3.3 Industrial Gas Recovery (Blast Furnace Gas)
Typical BFG composition:
-
18–22% CO
-
3–5% H₂
-
20–25% CO₂
PSA hydrogen recovery can produce:
5,000–15,000 Nm³/h hydrogen per large complex.
Production cost significantly lower than green hydrogen (often <2 USD/kg).
This pathway yields immediate carbon intensity reduction at lower cost.
4. Financial Structuring to Avoid Net Cost Increase
4.1 Carbon-Sharing Model
Assume:
Plant reduces 1 million tCO₂ annually.
Carbon price = 10 USD/tCO₂e.
Gross carbon benefit = 10 million USD.
Hydrogen provider share = 40%.
Plant retains 6 million USD benefit.
If hydrogen cost premium ≤ 6 million USD:
Net production cost does not increase.
4.2 ESCO Model
Hydrogen provider finances:
-
Electrolyser
-
Storage
-
Integration systems
Repayment derived from:
-
Fuel savings
-
Carbon savings
-
International carbon credit revenue
CAPEX burden for industrial host = near zero.

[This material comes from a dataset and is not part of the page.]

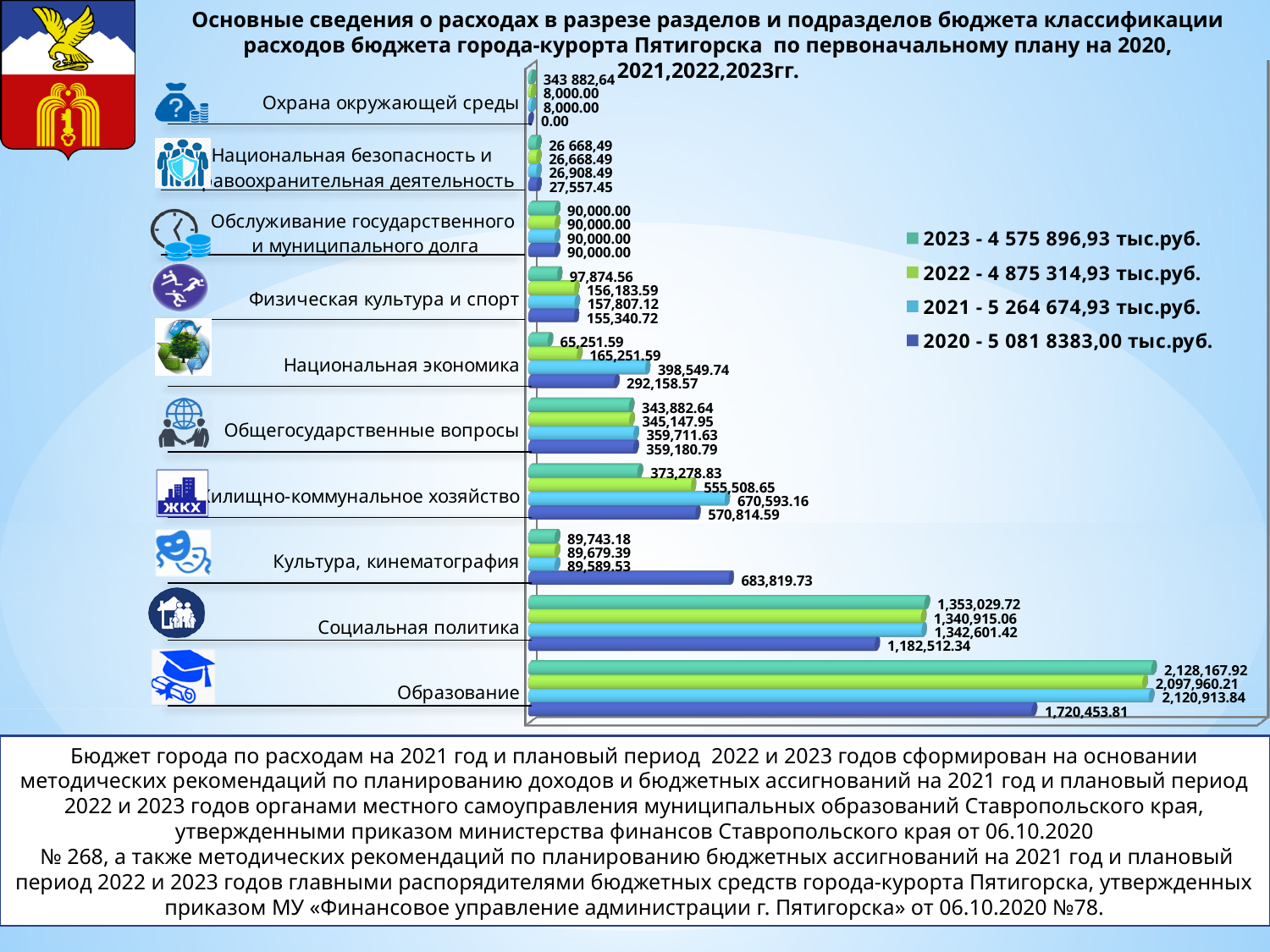
How many series does the chart's legend list? 4 According to the legend, what is the total for 2021? 5 264 674,93 тыс.руб. What is the difference between the 2023 and 2020 values for Образование? 407,714.11 What kind of chart is shown on the slide? bar chart What is the value for Культура, кинематография in the 2020 series? 683,819.73 What is the value for Социальная политика in the 2023 series? 1,353,029.72 How many expenditure categories are plotted on the chart? 10 What is the value for Образование in the 2020 series? 1,720,453.81 Which category has the highest value in the 2023 series? Образование What is the value for Национальная экономика in the 2021 series? 398,549.74 For Жилищно-коммунальное хозяйство, which series has the larger value: 2021 or 2020? 2021 What is the value for Обслуживание государственного и муниципального долга in the 2021 series? 90,000.00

4.3 International Credit Integration
Article 6 or JCM credits:
Possible valuation range: 20–40 USD/tCO₂.
If 500,000 tCO₂ certified internationally:
Revenue = 10–20 million USD.
This can materially improve IRR from <8% to >15% in pilot projects.
5. Comparative Cost Threshold Analysis
Hydrogen becomes economically rational if:
Hydrogen Cost per tCO₂ Avoided
≤ Carbon Cost + CBAM Exposure + Green Premium.
Example (steel export case):
-
Carbon price (domestic): 10 USD
-
CBAM implicit cost: 70 USD
-
Green premium: 20 USD
Total economic leverage: ≈100 USD/tCO₂.
If hydrogen reduces 1.5 tCO₂ per ton steel:
Economic room ≈150 USD/ton steel.
This creates feasible margin space for hydrogen substitution.
6. Strategic Implications for the 2025–2026 Pilot Phase
-
Immediate full hydrogen replacement is economically unrealistic.
-
Incremental blending (5–20%) is cost-defensible.
-
Steel sector offers highest marginal benefit.
-
Industrial gas recovery provides lowest-cost entry point.
-
Financial engineering is as important as technological deployment.
7. Conclusion
Decision 263/QĐ-TTg operationalizes Vietnam’s carbon market and transforms carbon from an environmental externality into a financial liability.
With total quotas of:
-
243.08 million tCO₂e (2025)
-
268.39 million tCO₂e (2026)
Vietnam has entered a compliance-driven decarbonisation phase.
Hydrogen deployment during this pilot period is economically viable only if:
-
It targets high-emission clusters,
-
It integrates carbon pricing into project economics,
-
It leverages blended finance and international credits,
-
It adopts cost-sharing contractual structures.
Hydrogen in Vietnam is therefore not a purely technological transition.
It is a financial optimization strategy under carbon constraint.